30/03/20
Исследователи подразделения Netlab китайской ИБ-компании Qihoo 360 сообщили о двух недавно обнаруженных вредоносных кампанях, в ходе которых киберпреступники эксплуатировали уязвимости нулевого дня в сетевых устройствах тайваньской компании DrayTek.По словам экспертов, по крайней мере две отдельные киберпреступные группировки использовали две критические уязвимости удаленного внедрения команд ( CVE-2020-8515 ), затрагивающие корпоративные коммутаторы, балансировщики нагрузки, маршрутизаторы и VPN-шлюзы DrayTek Vigor для перехвата сетевого трафика и установки бэкдоров.
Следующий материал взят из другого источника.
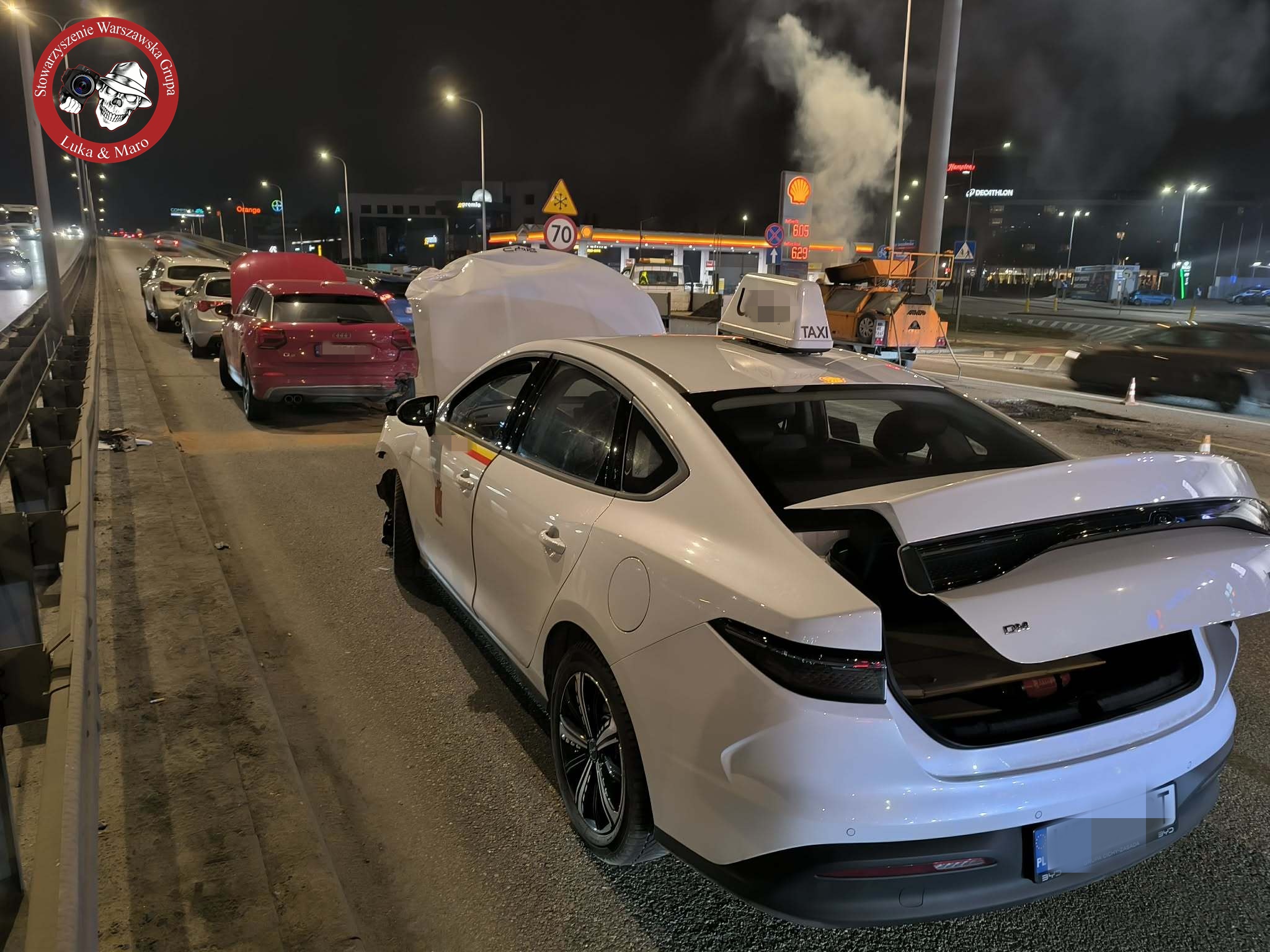 Groźna kolizja na al. Jerozolimskich w kierunku Ursusa. Zderzyły się cztery samochody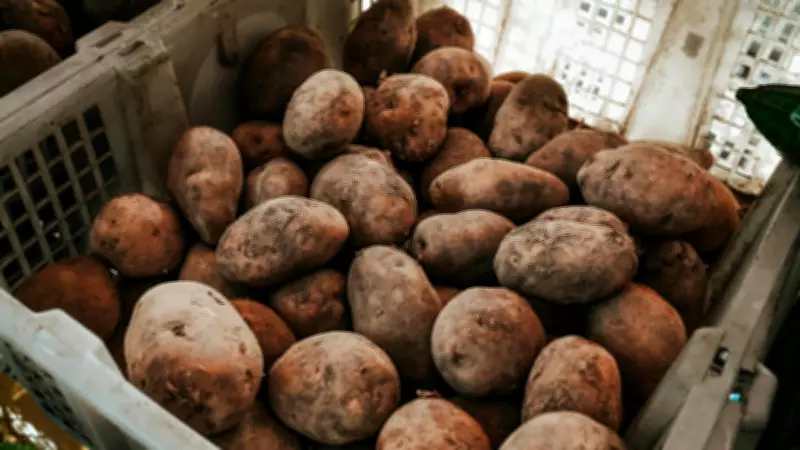 Ice Bath Trick for Easy Potato Peeling: A Kitchen Hack That Works
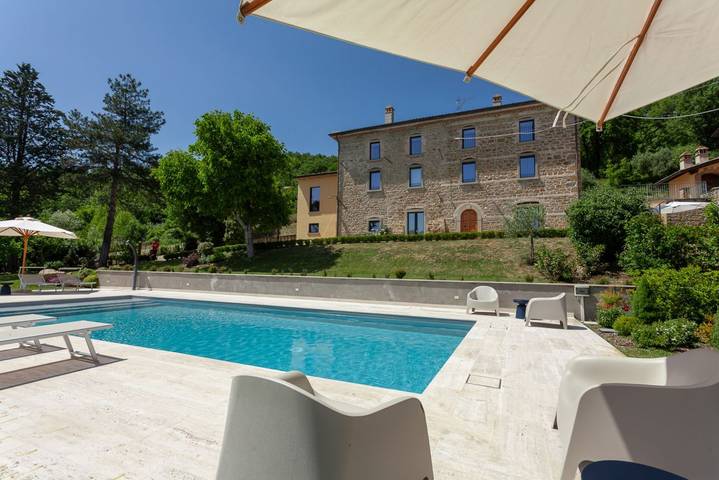 Chalet para 16 personas, con piscina y jardín - 1
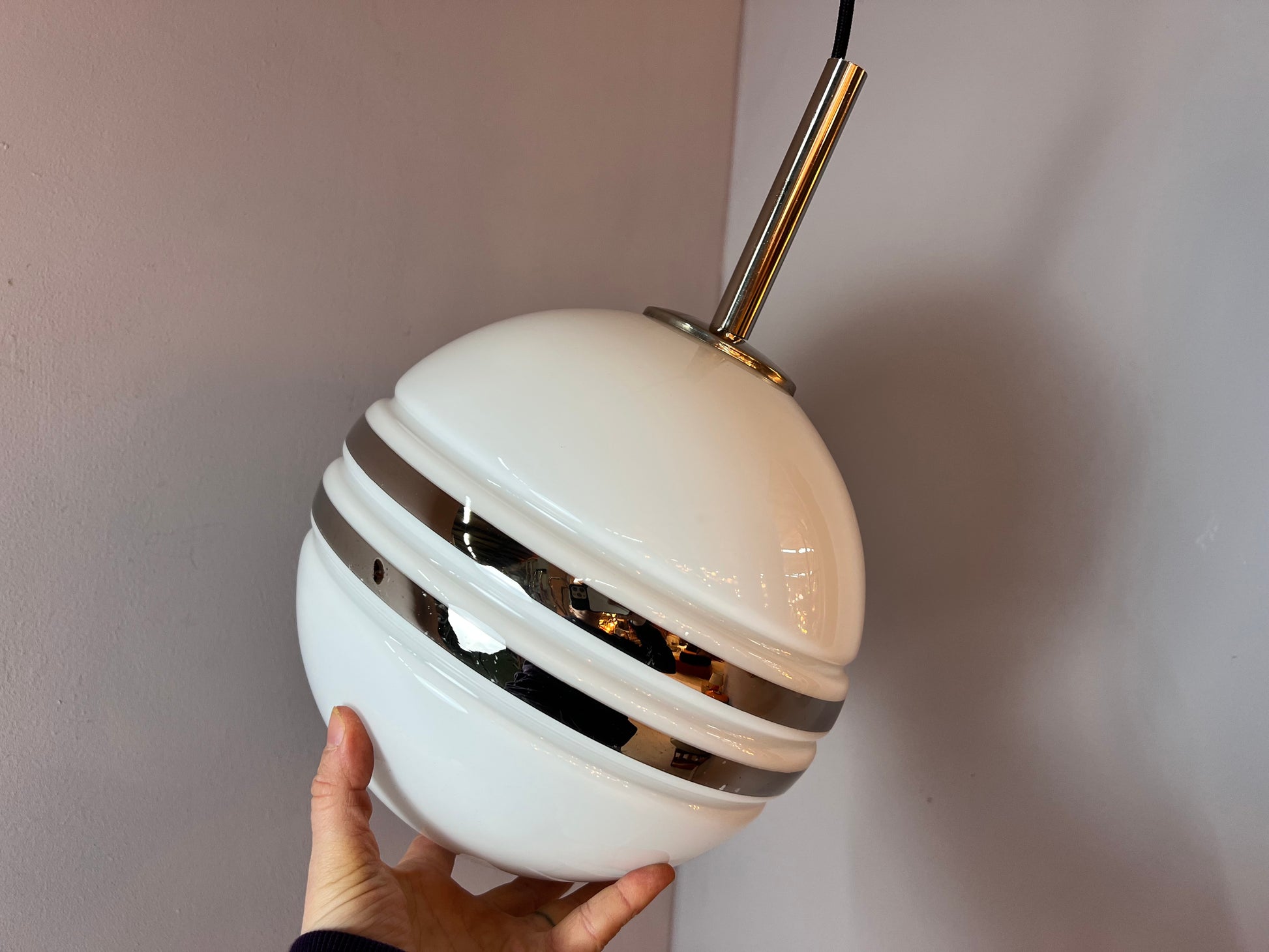 Große Kugellampe weiß silber Glas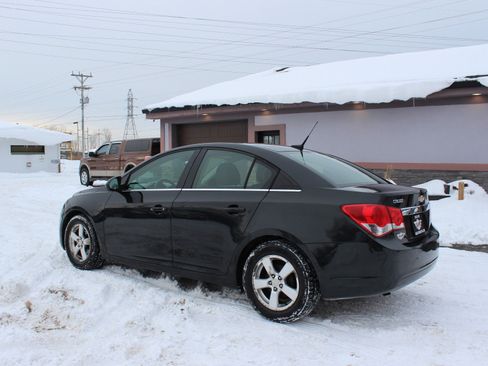 Used 2014 Chevrolet Cruze LT image 9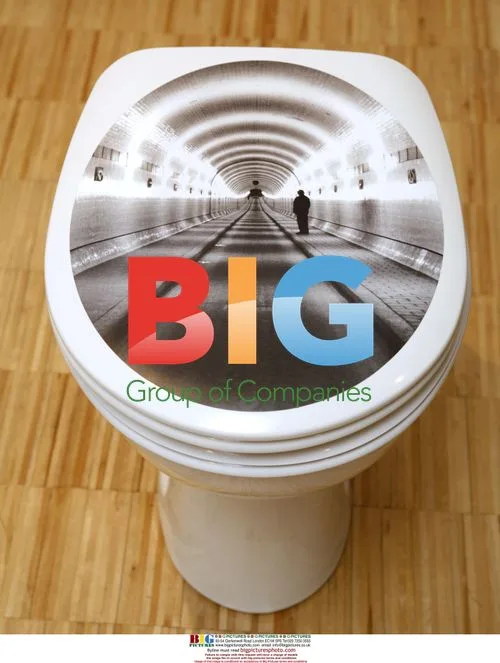 Oliver von Quast's POTT SPOT toilet lid sticker business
Как предполагают специалисты, атаки начались в конце ноября или в начале декабря прошлого года и, возможно, все еще продолжаются против тысяч уязвимых устройств Vigor 2960, 3900, 300B, которые еще не получили последнюю версию прошивки.
Исследователи NetLab не связали атаки с какой-либо конкретной группировкой, но подтвердили, что первая группа просто шпионила за сетевым трафиком, а вторая использовала уязвимость внедрения команд в rtick для создания бэкдоров и системной учетной записи с логином «wuwuhanhan» и паролем «caonimuqin».
Как отметили эксперты, установка исправленной версии прошивки не удалит учетные записи бэкдора автоматически, если система уже была скомпрометирована.
Проблемы затрагивают версии Vigor2960 ниже 1.5.1, Vigor300B ниже 1.5.1, Vigor3900 ниже 1.5.1, VigorSwitch20P2121 2.3.2 и ниже, VigorSwitch20G1280 2.3.2 и ниже, VigorSwitch20P1280 v2.3.2 и ниже, VigorSwitch20G2280 v2.3.2 и ниже и VigorSwitch20P2280 v2.3.2 и ниже. Производитель исправил уязвимость в версии прошивки 1.5.1.